As for the second “proof” it just made me laugh. CRC is no cryptographic algorithm thus you can easily determine a string that has the same CRC as another one (tools like spoof do this f.ex.). It also ignores the fact that finding any couple of strings with the same hash is orders of magnitudes easier than finding a string that has a particular hash (and I say hash because it applies to cryptographic hash functions, too. See generalized birthday problem vs same birthday as you).
You probably know that you can address pages and components using their
objname but at the same time you can’t read that name at runtime. Now guess why… Exactly! The objects are identified by the CRC of their name! Probably because on a micro it’s easier to compare integers than to compare strings.
But wait… Didn’t someone try to convince me that that same CRC algo was wayyy to risky for a firmware upload? Yet every firmware easily relies on hundreds of them? Even worse: this time the birthday problem fully applies because all of the page names must have a different CRC and all of the components on the page must have a different one, too. Instead of just one update needing to be different from the exact one that’s currently installed. How high is the risk you may ask? Well, assuming 250 components on one page, the risk of two of them having the same CRC32 is 0.00072% (generalized birthay problem formula). That’s still small, yet 39000 times more probable than a collision with the resources of the currently installed TFT file.
As I said, producing random collisions is easy enough. Using the Nextion CRC algo, I generated the following two strings which have the same Nextion CRC (which is a slightly modified standard CRC32):
z5lkez2qtifrgh. There are for sure prettier examples but these do the job, too. Now try compiling a HMI file with two pages using these two strings as page names… Surprise, the guys that designed the editor knew about the risk and actually catched that case! Well done; I certainly didn’t expect that.
Question for you now: how often have you seen that error in your Nextion career? If the other’s argument is to be believed, it should be a well known issue.

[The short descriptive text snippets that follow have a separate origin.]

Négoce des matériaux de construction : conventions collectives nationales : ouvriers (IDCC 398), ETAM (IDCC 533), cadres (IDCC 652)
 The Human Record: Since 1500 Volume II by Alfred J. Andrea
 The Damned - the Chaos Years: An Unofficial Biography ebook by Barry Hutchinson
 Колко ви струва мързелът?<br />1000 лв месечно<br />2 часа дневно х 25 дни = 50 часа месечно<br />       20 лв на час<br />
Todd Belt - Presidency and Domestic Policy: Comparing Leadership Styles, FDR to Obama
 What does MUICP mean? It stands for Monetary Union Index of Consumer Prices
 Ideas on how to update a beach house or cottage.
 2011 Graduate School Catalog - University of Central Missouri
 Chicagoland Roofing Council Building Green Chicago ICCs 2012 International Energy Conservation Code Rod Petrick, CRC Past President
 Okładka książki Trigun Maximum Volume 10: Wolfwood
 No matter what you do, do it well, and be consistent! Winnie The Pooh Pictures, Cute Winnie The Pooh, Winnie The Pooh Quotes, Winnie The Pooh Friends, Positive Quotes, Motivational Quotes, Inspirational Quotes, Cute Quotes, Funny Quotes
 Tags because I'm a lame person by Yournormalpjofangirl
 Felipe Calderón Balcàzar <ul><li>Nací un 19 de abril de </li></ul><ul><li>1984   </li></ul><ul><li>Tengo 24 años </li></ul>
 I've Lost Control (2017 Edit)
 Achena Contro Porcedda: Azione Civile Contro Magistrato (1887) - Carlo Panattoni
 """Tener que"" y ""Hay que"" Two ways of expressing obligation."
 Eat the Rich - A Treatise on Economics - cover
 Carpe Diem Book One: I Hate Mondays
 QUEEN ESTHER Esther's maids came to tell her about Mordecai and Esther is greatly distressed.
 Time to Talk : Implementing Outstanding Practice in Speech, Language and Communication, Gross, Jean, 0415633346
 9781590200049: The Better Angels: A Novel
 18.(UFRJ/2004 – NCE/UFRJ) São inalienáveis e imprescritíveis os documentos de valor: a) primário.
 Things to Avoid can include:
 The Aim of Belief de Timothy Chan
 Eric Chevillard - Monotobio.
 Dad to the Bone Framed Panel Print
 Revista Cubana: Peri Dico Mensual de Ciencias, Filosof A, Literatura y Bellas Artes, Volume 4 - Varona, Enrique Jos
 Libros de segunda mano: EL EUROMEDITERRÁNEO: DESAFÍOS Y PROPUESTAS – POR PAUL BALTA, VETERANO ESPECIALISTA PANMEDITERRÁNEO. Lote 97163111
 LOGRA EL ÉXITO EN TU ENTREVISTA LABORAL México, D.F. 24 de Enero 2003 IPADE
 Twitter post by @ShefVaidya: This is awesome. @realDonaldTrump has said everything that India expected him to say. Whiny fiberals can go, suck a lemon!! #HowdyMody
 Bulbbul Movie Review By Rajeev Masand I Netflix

Finally, here’s another interesting bit: CRC collisions propagate. What does this mean? If the resources of two files have colliding CRCs while the rest of the file is the same, the file checksum is the same, too. This is because
CRC(a, b, c) = CRC(a, b', c) if
CRC(b) = CRC(b') and
len(b) = len(b').
That also means that a collision of the resource’s CRC doesn’t necessarily cause a data error as my discussion partner showed to me (btw he refused to provide any further details about that case). For fun I generated two HMI files that look completely different (one dark, one light). Compile them for your Basic/T or Enhanced/K series display (doesn’t work for Intelligent/X series displays), and upload one, then the other using the Nextion Editor (which uses the “unreliable” upload protocol v1.2). Of course I also included a set of files that can be used with the TJC editor
I’m sure you won’t anticipate the result!
Haven’t had enough details? Okay, here’re some more… You may have thought that it is highly unlikely to have two resource sections with the exact same length. However, they’re filled up to the next multiple of
0x10000 = 65536. Which means that on average you need to change your resources by 32kB before the section’s size actually changes. More likely is that you add or remove a picture, font, … Because the number of them is stored in the file header. Thus, even if the resource section would have the same CRC, the file CRC wouldn’t match because the file header changed. That would be an explanation of the data error screenshot I got as “proof”. How likely is it that this is what actually happened? You tell me… I said, unlike normal upload errors, a CRC error would be 100% reproducible. Anyone who has the two TFT files must be able to reproduce it. Otherwise it’s not a CRC error. I think the reply I got was somewhat like whether I wanted to question the competence of the person who faced the presumed CRC collision.
Let me know what you think!